While U.S. Department of Agriculture officials are reassuring U.S. consumers that department safeguards are working to protect the country from a mad cow epidemic some groups are arguing that the USDA’s efforts to expand trade could hurt consumer protections.
Last March, the USDA proposed adopting new import rules that were more in line with regulations adopted by the World Organization for Animal Health. The proposed rules would put U.S. trade regulations more in line with international partners and would likely increase American beef exports. However, some food safety organizations have claimed that the new rules would weaken mad cow safeguards and could lead to the United States importing beef from countries that do not have effective ruminant-to-ruminant feed bans.
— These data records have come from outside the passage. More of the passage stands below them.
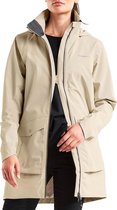 Didriksons Jas - Vrouwen - beige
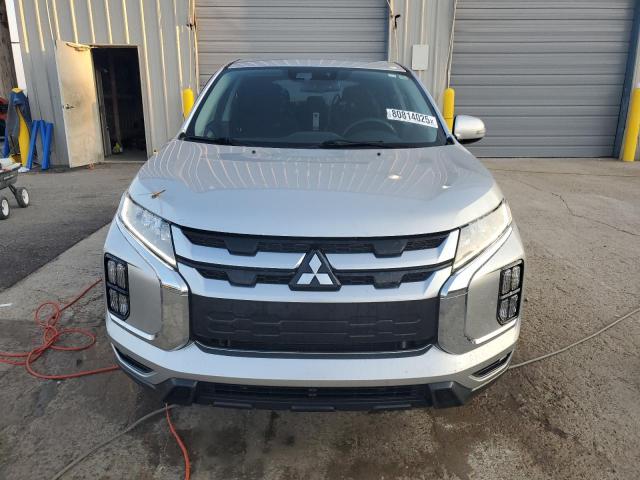  MITSUBISHI OUTLANDER 2020 Серебристый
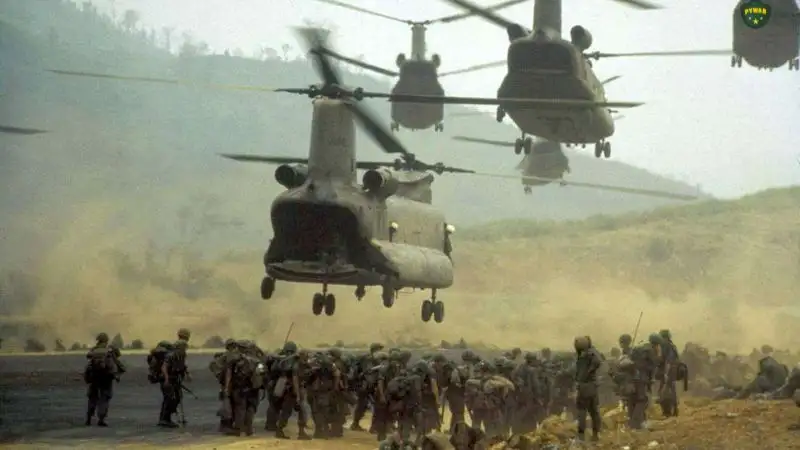 Battle of Khe Sanh: The Epic Siege of Vietnam War 1968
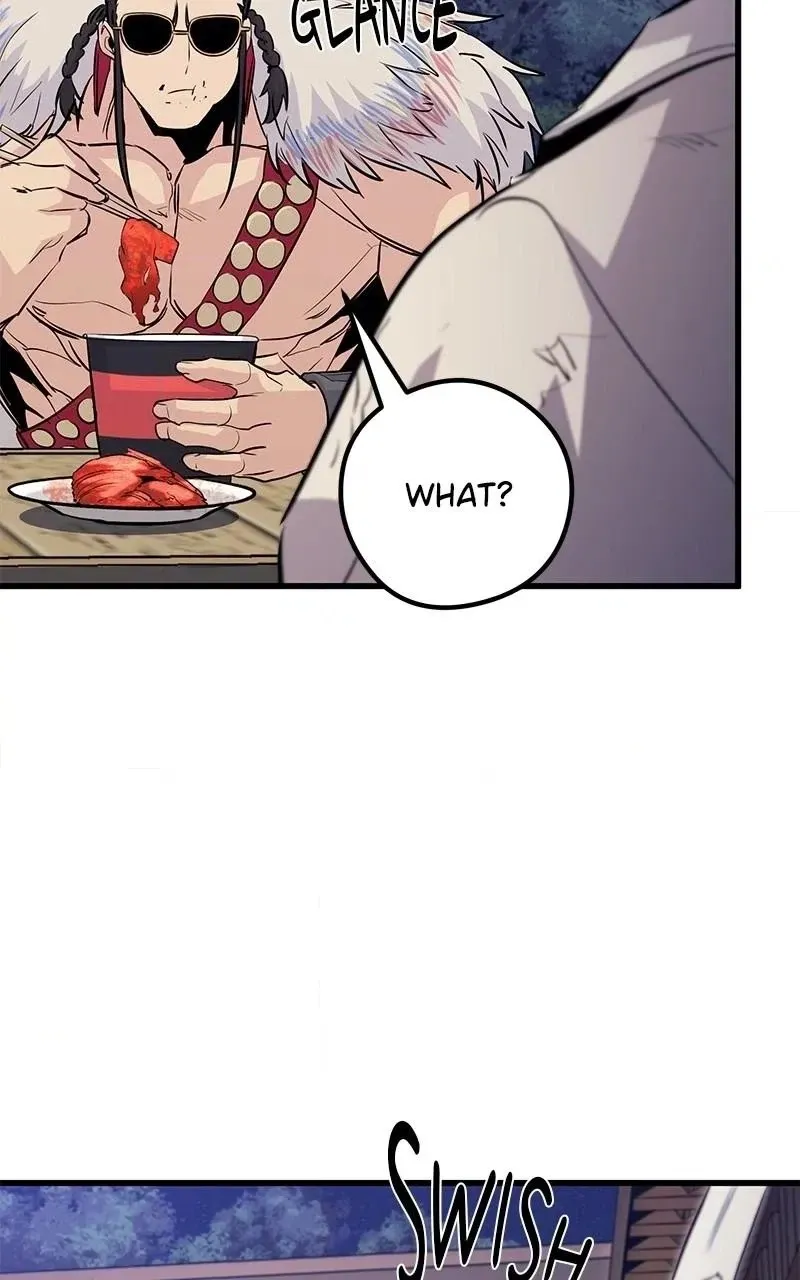Read Ghost King chapter 41 image 19 on Lezhin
Feed bans remain one of the most important tools in preventing mad cow disease from spreading. A ruminant-to-ruminant feed ban prohibits the feeding of most mammalian-derived proteins to other cattle. Before the spread of bans, cattle feed often-contained animal products, including meat and bone meal, a byproduct of the rendering industry. These feeds led to the rapid spread of mad cow and the eventual epidemic that hit countries like the United Kingdom. The ban on ruminant-to-ruminant feed had been crucial to reducing the outbreaks of mad cow.
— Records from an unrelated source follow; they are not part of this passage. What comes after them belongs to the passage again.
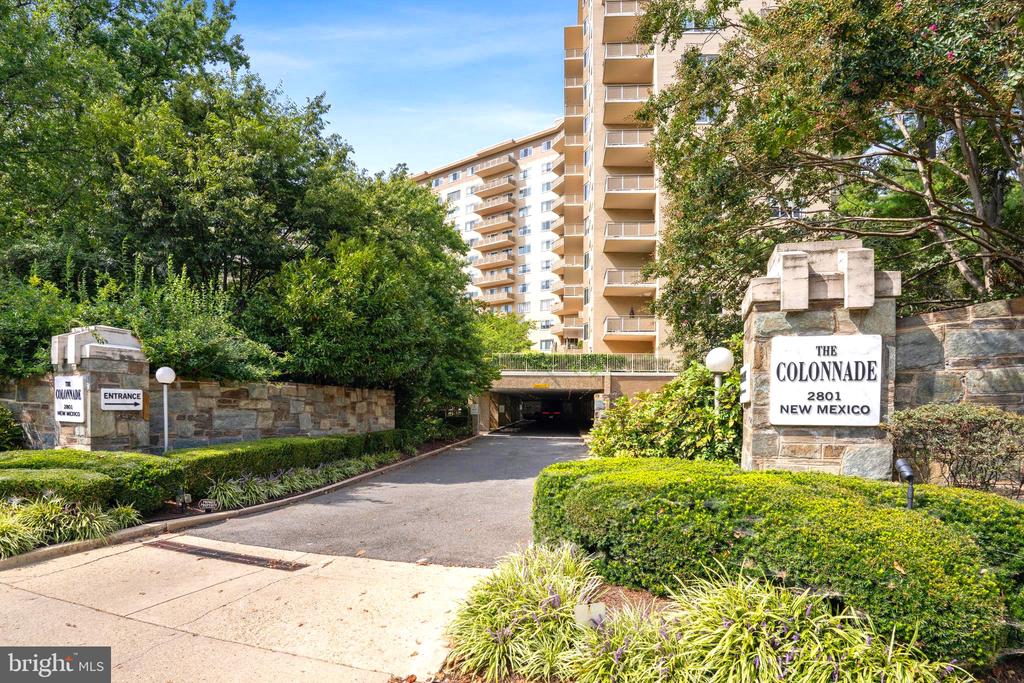 2801 NEW MEXICO AVENUE NW 409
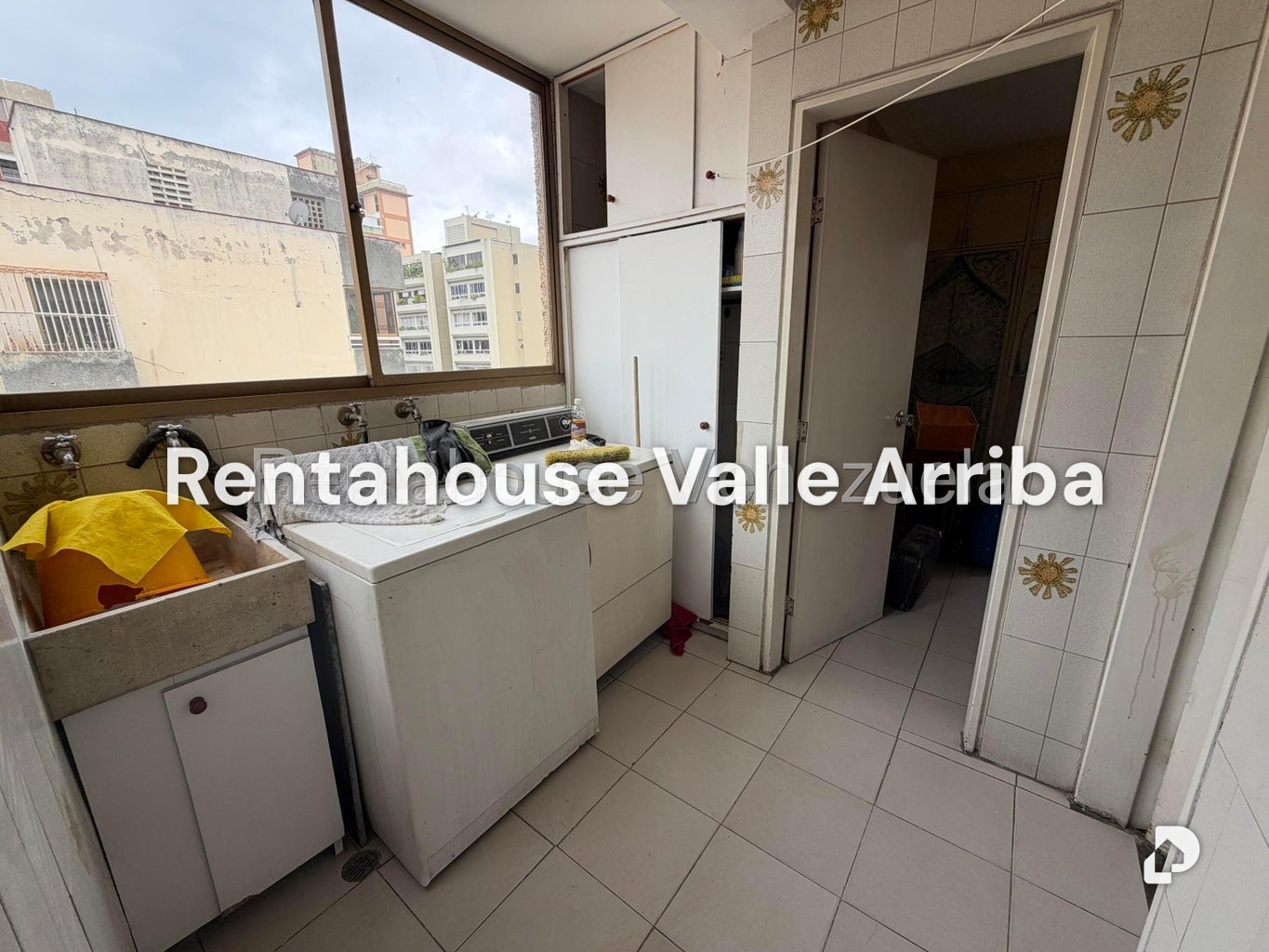 Apartamento en La Florida, Caracas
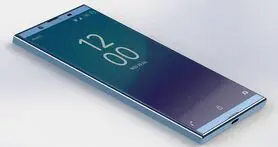 استفاده از نمایشگر OLED انعطاف پذیر در گوشی های هوشمند آینده سونی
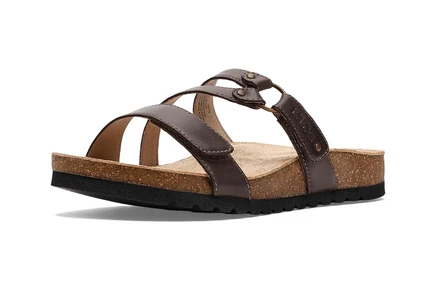Сандалии Taos Footwear Ringslide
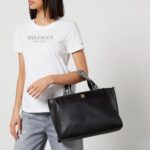 حقائب يد نسائية من تومي هيلفيغر Aw0Aw14469 Bds | واتشز برايم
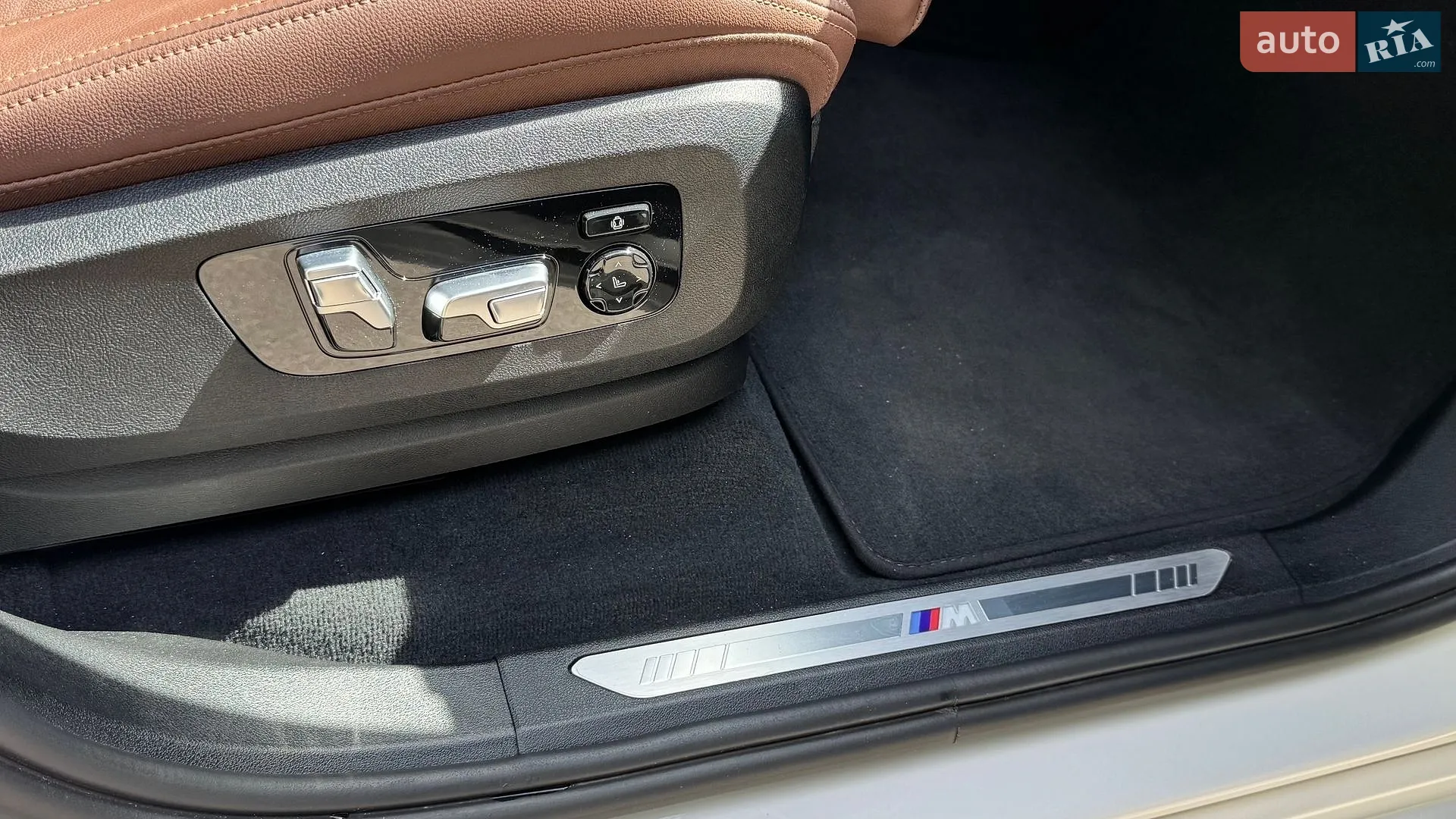 2022 BMW X5 - мініатюра 21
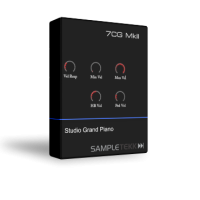 7CG MkII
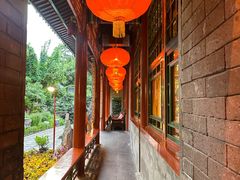 -白家大院·王府宫廷菜(苏州街店)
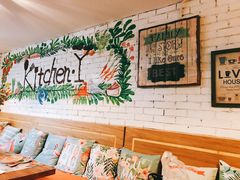 大堂-Kitchen·Y洋厨房西餐厅(王府壹号店)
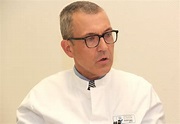 Klinikum: Prof. Dr. Wolfgang Schwenk in Focus-Ärzteliste | Das ...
The proposed rule change, some food safety groups argue, would do away with safeguards limiting trade with countries without these bans in place, replacing it instead with OIE guidelines that evaluate risk based on a number of factors.
USDA officials and leaders of the beef industry, however, believe that the rule change, which still allows the U.S. to block importation of beef it feels does not meet safety standards, will not weaken mad cow safeguards.